**Data lines**
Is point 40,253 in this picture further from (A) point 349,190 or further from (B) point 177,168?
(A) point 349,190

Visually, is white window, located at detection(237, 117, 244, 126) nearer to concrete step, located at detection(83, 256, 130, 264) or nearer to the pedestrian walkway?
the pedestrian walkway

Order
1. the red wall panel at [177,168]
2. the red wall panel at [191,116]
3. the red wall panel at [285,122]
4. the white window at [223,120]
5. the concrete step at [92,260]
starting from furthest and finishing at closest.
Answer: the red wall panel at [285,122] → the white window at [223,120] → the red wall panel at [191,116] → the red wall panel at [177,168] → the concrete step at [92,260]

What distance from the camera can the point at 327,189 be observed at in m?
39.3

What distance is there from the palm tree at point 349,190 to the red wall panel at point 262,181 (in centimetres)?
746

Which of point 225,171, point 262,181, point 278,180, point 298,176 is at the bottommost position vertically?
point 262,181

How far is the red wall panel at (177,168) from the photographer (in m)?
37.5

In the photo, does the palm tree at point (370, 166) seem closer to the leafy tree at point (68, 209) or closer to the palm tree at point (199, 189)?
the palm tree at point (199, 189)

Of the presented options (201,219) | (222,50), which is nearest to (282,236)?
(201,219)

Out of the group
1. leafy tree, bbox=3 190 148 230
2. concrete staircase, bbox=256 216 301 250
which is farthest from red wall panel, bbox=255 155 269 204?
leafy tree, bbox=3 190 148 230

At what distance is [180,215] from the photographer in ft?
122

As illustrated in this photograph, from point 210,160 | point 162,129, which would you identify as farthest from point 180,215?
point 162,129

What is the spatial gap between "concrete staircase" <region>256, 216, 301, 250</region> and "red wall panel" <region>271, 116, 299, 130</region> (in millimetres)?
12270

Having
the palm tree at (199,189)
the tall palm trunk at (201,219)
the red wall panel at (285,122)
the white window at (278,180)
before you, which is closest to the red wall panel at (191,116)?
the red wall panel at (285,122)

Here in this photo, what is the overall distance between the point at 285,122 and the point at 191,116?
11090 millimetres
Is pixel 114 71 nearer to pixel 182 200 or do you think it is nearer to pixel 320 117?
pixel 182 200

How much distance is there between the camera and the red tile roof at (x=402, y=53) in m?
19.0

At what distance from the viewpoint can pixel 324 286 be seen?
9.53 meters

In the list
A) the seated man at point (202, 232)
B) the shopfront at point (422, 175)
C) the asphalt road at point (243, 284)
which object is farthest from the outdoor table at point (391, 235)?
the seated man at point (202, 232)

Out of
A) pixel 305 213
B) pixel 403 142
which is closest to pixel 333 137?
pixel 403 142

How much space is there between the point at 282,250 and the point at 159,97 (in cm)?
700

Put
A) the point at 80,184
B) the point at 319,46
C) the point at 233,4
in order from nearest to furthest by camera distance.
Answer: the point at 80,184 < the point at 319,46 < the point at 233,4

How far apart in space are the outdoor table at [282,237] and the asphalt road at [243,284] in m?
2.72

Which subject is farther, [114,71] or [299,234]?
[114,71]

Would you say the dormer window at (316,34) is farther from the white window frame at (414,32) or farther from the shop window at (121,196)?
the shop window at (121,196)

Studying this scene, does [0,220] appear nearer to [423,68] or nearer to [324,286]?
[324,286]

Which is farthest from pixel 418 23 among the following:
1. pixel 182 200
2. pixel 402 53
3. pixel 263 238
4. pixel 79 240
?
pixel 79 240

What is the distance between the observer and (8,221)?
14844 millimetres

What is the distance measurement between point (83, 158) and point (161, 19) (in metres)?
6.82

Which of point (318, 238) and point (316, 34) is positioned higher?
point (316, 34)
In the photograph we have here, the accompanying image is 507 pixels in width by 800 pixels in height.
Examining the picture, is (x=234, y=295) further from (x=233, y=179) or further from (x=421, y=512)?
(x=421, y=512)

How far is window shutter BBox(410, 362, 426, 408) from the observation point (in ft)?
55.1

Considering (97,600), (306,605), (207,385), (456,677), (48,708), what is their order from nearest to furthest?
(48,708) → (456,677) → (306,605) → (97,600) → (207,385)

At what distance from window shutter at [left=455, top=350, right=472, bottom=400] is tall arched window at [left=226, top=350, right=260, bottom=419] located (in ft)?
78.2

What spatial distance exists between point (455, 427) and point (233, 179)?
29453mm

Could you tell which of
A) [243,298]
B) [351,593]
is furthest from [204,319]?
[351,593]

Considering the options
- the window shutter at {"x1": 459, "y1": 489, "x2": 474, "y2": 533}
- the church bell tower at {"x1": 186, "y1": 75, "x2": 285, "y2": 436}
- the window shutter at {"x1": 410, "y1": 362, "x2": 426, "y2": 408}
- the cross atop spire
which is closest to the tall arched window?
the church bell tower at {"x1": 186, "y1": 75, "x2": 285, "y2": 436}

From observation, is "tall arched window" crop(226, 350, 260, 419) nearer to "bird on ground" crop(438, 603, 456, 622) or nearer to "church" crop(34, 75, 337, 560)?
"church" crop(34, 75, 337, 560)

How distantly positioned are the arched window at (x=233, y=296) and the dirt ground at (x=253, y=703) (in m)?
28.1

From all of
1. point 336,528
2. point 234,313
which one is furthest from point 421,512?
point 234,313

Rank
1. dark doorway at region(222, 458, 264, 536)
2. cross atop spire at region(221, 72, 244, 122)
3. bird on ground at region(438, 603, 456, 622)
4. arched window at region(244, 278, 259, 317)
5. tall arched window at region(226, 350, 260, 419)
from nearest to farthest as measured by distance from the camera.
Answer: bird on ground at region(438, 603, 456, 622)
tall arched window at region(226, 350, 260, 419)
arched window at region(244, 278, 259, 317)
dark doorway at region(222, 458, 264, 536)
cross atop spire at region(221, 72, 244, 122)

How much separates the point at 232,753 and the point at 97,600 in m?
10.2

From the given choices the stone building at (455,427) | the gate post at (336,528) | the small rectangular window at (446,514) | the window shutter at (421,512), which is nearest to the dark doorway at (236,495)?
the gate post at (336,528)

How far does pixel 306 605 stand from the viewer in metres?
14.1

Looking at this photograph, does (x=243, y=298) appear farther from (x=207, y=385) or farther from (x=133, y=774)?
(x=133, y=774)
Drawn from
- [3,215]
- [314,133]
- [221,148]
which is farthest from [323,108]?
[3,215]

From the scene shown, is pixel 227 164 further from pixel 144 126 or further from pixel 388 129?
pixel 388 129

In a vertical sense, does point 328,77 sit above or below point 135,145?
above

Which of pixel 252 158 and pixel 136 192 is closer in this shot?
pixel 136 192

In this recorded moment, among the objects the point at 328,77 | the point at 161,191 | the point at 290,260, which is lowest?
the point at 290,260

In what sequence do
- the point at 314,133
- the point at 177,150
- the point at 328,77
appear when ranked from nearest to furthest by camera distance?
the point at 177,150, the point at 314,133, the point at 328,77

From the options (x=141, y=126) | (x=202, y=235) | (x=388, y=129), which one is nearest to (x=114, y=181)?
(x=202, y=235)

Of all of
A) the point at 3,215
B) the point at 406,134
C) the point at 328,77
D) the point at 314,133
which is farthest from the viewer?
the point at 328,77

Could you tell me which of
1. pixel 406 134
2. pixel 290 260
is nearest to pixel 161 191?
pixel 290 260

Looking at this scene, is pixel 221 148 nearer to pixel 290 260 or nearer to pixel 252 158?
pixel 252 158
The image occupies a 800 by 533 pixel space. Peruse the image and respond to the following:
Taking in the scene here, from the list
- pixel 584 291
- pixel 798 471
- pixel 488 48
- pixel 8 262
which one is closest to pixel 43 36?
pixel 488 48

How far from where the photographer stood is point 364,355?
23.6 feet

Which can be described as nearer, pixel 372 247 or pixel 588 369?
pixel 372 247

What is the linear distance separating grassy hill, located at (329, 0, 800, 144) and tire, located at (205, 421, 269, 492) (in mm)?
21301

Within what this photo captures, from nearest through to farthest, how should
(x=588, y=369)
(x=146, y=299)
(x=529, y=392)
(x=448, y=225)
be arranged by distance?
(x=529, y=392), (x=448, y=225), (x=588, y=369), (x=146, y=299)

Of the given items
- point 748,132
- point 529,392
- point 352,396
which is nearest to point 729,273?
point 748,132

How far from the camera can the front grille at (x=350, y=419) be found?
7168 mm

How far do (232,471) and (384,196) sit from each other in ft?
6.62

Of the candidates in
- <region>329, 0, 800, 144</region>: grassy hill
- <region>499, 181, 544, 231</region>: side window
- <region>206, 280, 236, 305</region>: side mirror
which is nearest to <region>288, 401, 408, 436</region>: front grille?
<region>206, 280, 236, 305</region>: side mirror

**Exercise instructions**
Copy out, word for word, the lines of the material between the line holding "At what distance from the" and the line holding "Answer: the point", both included.

**Output of the exercise**
At what distance from the viewpoint can pixel 324 286 be seen?
9.53 meters

In the list
A) the seated man at point (202, 232)
B) the shopfront at point (422, 175)
C) the asphalt road at point (243, 284)
which object is farthest from the outdoor table at point (391, 235)?
the seated man at point (202, 232)

Out of
A) pixel 305 213
B) pixel 403 142
which is closest to pixel 333 137?
pixel 403 142

How much space is there between the point at 282,250 and the point at 159,97 (in cm)?
700

Put
A) the point at 80,184
B) the point at 319,46
C) the point at 233,4
in order from nearest to furthest by camera distance.
Answer: the point at 80,184 < the point at 319,46 < the point at 233,4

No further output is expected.